START DATA FOR REVIEW
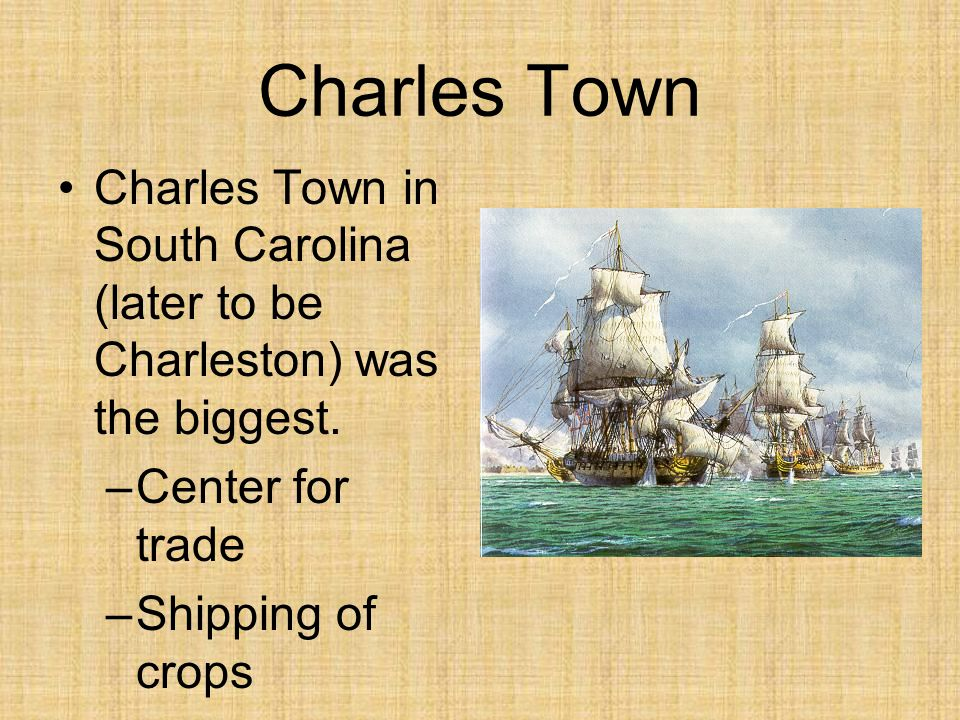 Charles Town Charles Town in South Carolina (later to be Charleston) was the biggest. Center for trade.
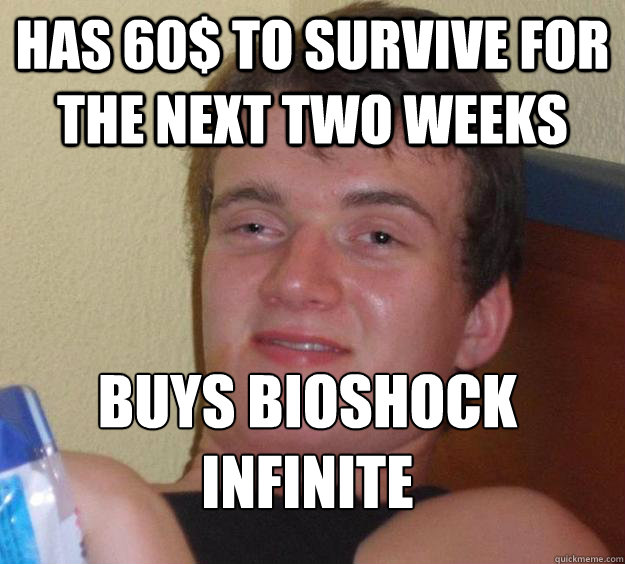 has 60$ to survive for the next two weeks buys bioshock infinite  - has 60$ to survive for the next two weeks buys bioshock infinite   10 Guy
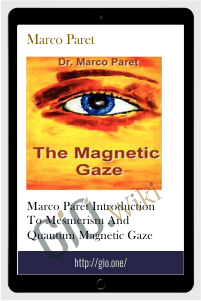 Marco Paret Introduction to Mesmerism and Quantum Magnetic Gaze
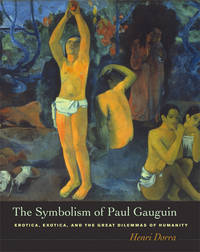 The Symbolism of Paul Gauguin: Erotica, Exotica, and the Great Dilemmas of Humanity.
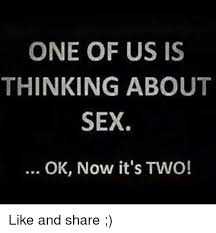 Sex Meme Pics - one of us is thinking about sex ok now it s two like and share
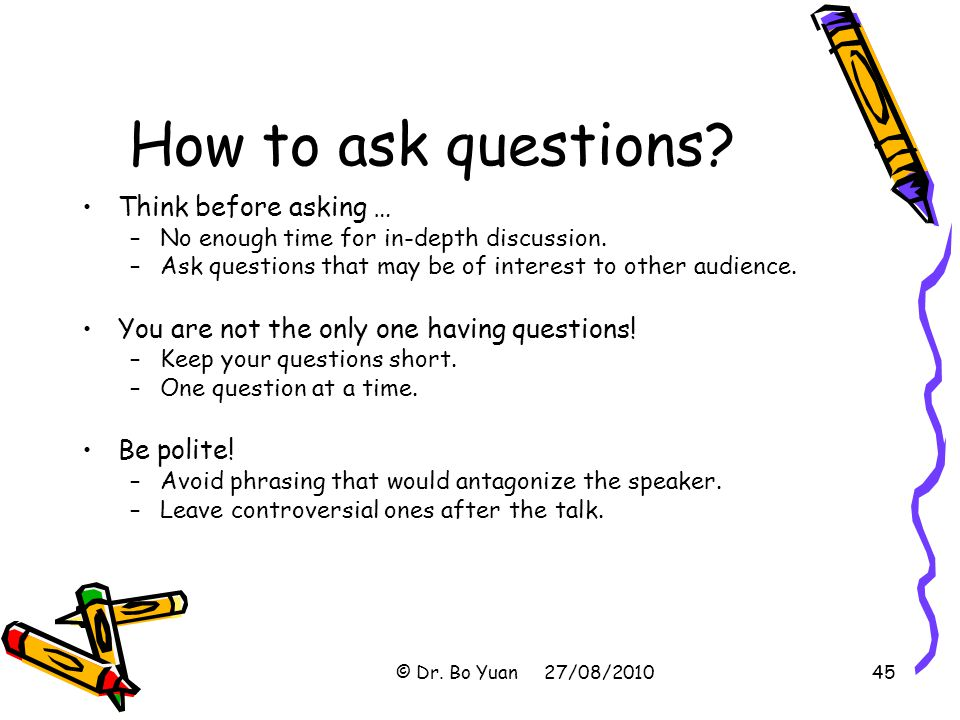 How to ask questions Think before asking …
END DATA FOR REVIEW
| PROMPT |
Whenever images occur above, omit them and retype each line exactly as it stands.

| EXERCISE OUTPUT |
 Charles Town Charles Town in South Carolina (later to be Charleston) was the biggest. Center for trade.
 has 60$ to survive for the next two weeks buys bioshock infinite  - has 60$ to survive for the next two weeks buys bioshock infinite   10 Guy
 Marco Paret Introduction to Mesmerism and Quantum Magnetic Gaze
 The Symbolism of Paul Gauguin: Erotica, Exotica, and the Great Dilemmas of Humanity.
 Sex Meme Pics - one of us is thinking about sex ok now it s two like and share
 How to ask questions Think before asking …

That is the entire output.